At the October event, finalists will be judged both on their project and on their participation in team challenges. There will be four: one each in the so-called STEM fields of science, technology, engineering, and math, The program takes its name for those fields as the MASTERS in Broadcom MASTERS stands for math, applied science, technology, and engineering for rising stars.
Each challenge will test individuals’ understanding of the scientific process, their communication skills and their ability to work as part of a team. For example, in a similar SSP competition, teams were challenged to design a house with net-zero energy consumption (meaning it produced at least as much energy as it used) and to use a genetic test to determine the probability that two parents would produce a child with sickle cell disease.
With four each, Texas and California will be sending the greatest number of finalists., Ohio and Oregon are each sending three. There have been concerns about a lack of interest among middle-school girls about math and science. But not here. Girls constituted 52 percent of Broadcom MASTERS applicants and 17 out of the finalists.
Students were nominated by their local fair to participate in the MASTERS. Their projects range from the behavioral sciences to physics. Almost 1,500 students in 45 states, Washington, DC, and Puerto Rico completed applications for the program. On Aug. 16, 300 were chosen as semifinalists . Semifinalists as well as their teachers receive prizes from Broadcom Foundation and Elmer’s Products, the official Classroom Partner of the Broadcom MASTERS.

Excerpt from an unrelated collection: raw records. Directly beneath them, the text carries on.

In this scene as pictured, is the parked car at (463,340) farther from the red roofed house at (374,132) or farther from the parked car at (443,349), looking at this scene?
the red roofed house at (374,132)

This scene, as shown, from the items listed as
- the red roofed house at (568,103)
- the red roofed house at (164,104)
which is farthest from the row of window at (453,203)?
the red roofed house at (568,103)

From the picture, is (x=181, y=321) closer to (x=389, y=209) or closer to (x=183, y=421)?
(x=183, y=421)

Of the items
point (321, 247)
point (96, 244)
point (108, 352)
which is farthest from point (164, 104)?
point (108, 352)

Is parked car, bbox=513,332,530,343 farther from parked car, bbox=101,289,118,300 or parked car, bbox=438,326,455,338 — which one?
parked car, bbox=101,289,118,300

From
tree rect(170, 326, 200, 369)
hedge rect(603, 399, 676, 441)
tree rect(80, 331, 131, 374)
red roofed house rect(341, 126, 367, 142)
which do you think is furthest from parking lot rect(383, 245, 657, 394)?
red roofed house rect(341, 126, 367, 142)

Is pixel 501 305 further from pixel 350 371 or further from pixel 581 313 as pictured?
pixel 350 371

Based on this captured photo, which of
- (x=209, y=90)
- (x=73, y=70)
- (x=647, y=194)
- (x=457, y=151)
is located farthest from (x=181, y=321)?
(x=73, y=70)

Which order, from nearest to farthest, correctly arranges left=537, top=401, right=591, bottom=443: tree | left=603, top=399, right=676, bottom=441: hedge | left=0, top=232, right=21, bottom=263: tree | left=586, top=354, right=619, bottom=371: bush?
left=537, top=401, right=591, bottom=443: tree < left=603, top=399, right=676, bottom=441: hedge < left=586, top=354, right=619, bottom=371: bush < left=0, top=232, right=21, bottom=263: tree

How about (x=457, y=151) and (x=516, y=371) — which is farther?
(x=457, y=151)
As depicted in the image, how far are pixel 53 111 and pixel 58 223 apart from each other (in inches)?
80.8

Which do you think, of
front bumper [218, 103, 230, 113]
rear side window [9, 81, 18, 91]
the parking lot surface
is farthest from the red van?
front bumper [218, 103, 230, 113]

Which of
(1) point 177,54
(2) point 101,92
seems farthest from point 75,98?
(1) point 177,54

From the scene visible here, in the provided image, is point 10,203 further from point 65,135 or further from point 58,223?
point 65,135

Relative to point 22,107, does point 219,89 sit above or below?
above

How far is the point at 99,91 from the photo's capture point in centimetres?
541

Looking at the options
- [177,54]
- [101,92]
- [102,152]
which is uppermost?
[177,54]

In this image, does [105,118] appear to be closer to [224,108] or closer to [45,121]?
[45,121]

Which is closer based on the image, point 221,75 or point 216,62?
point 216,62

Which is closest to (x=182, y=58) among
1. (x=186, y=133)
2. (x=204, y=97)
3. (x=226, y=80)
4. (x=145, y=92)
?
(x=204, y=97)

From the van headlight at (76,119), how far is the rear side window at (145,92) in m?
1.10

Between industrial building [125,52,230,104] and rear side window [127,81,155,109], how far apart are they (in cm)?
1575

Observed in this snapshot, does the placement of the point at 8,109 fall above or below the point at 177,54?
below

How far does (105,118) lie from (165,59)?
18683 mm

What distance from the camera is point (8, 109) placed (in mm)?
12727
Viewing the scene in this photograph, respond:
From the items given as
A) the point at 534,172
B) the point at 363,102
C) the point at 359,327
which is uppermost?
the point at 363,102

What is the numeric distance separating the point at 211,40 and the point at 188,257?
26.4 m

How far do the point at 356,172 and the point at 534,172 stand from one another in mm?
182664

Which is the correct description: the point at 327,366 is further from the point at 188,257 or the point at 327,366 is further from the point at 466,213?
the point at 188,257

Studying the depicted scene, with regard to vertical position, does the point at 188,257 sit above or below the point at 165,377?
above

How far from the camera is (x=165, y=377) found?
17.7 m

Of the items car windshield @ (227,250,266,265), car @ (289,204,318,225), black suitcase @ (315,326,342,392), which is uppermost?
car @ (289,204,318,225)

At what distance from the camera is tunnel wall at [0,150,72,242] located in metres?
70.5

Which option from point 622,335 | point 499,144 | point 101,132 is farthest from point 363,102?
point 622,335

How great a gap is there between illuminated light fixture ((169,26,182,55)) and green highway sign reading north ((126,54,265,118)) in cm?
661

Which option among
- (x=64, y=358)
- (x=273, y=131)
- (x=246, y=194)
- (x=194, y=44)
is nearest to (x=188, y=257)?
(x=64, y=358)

“Broadcom MASTERS provides a unique opportunity for a sixth, seventh, or eighth grader to apply his or her knowledge of math, science, and language to a personal interest,” said Paula Golden, executive director of Broadcom Foundation. “By sustaining middle school interest in these subjects into high school,” she says, Broadcom hopes to help increase the pool of scientists, engineers, and innovators of the future.
“Middle School is an important time in students’ lives, a time when they begin to formulate ideas on career paths to pursue,” said Elizabeth Marincola, president of Society for Science & the Public. “It is important to ensure they have access to science and engineering, not just the facts, but the hands-on experience of learning about the world through scientific experimentation and understanding the engineering process. The Broadcom MASTERS inspires and rewards these important project-based pursuits.”